But, we are told, these men stole from us and made us poor. They were liars, thieves, cheats and lustful debauchers of the American fabric. In fact, Rockefeller’s company was forced by government to be split into a number of other companies, many with which we still deal, because the government thought he was creating a monopoly. This brings me to a similar attitude now being advanced regarding the food industry through a movie called Food, Inc., that I recently watched on my computer screen. This movie showed me the negative view of the people who run large food processing facilities and it reveals that the lie about capitalism continues in spite of evidence to the contrary.
Early scenes in the movie showed huge factories where Tyson chickens were processed. The intent was to “expose” the company for creating “artificial” chickens that are raised to be larger and processed according an automated process that reduces costs. Pictures of desiccated meat presumably sent for consumption, food poisoned with feces as well as the camera crew’s unsuccessful efforts to take shots of deliberately darkened rooms intended to signify secret doings and possible animal cruelty, populated the screen while commentators talked about shifty practices and low standards of food preparation as if they were reporting facts rather than carefully arranged images.
Yet, these scenes looked familiar to me. They reminded me of my own industry which was UPS transportation services (for 27 years). I recalled the smooth efficiency of a UPS sort facility where millions of packages are processed nightly and sent on their way to their recipients. I recalled that the UPS system, as efficient as it is, was still not perfect. Nightly some small percentages of packages were damaged which resulted in lost merchandise and damage claims.
I remembered the care that UPS took to notify customers of damaged packages and the ease with which a customer could receive a claim number and be reimbursed. This was customer service, the department where I spent many years issuing claim numbers and inspecting damaged packages in order to help our customers reduce future damages. I learned that even in highly mechanized industrial processes, every system has problems that, in the overall scheme of things, are minute in comparison to the overwhelming value provided by these processes.

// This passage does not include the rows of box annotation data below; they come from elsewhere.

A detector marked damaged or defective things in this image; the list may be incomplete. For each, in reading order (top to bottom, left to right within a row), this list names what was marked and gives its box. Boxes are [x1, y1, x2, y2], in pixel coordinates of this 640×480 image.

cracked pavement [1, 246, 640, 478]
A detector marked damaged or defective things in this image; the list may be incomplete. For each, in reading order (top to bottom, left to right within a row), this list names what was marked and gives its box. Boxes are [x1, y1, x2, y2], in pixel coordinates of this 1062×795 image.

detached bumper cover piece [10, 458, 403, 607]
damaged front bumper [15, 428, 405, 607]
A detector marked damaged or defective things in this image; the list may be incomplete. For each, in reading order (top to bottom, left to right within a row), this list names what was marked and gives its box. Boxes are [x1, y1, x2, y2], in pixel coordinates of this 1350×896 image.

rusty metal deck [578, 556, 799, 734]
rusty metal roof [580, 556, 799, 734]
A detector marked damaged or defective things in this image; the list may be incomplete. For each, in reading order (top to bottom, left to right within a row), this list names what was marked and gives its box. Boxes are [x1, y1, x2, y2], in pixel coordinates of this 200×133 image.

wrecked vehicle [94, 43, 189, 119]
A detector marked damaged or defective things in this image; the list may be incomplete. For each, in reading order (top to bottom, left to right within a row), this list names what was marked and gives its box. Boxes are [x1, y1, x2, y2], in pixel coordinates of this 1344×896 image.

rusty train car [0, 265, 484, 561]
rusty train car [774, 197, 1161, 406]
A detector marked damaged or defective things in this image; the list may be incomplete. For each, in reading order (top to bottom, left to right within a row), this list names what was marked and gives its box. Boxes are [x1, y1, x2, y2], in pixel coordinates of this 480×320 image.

The first thing you are told in the Food, Inc. film is that food production today is only about branding, not the quality of the food, not the authenticity of “natural” farm-raised animals, but advertising that creates a false image of quality, natural farming and close-to-the-earth values. The Food industry, according to Food, Inc. is making us believe that their food is all about American values; that it is clean and naturally made. Instead, they say, the truth is that most of our foods are made in huge factories and produced in large quantities at a rate that boggles the mind. Once you see what is really happening, they think, you will realize that Madison Avenue food branding is nothing but deception.
Not only is the branding for processed foods deceptive, they tell us, the quality of the food is poor and we are buying food that makes us sick, makes us fat, and is priced low because of farm subsidies. The alternative? Natural organic farming that produces quality foods in the old trusted ways.
What does all this have to do with John D. Rockefeller? Well, he and a few other fellows such as Carnegie, Ford and Casey made it possible for us to live today. They pioneered the development of the assembly line and reduced the cost of producing hundreds of different products while also increasing the quality of those products. Our lives are immeasurably better because of these processes and products.
But because our educators and politicians have a bias against capitalism, we believe the lies in movies such as Food, Inc. They tell us that capitalists are nothing more than unscrupulous scoundrels out for the buck. They have denigrated and ridiculed these people so much for so long that we’ve lost the ability to look at reality and see them for the great benefactors they were and are. And because we believe that man is an imperfect creature by his very nature, it is easy for us to conclude that the enemies of capitalism are right, man can't possibly create anything beneficial, man is essentially a fake.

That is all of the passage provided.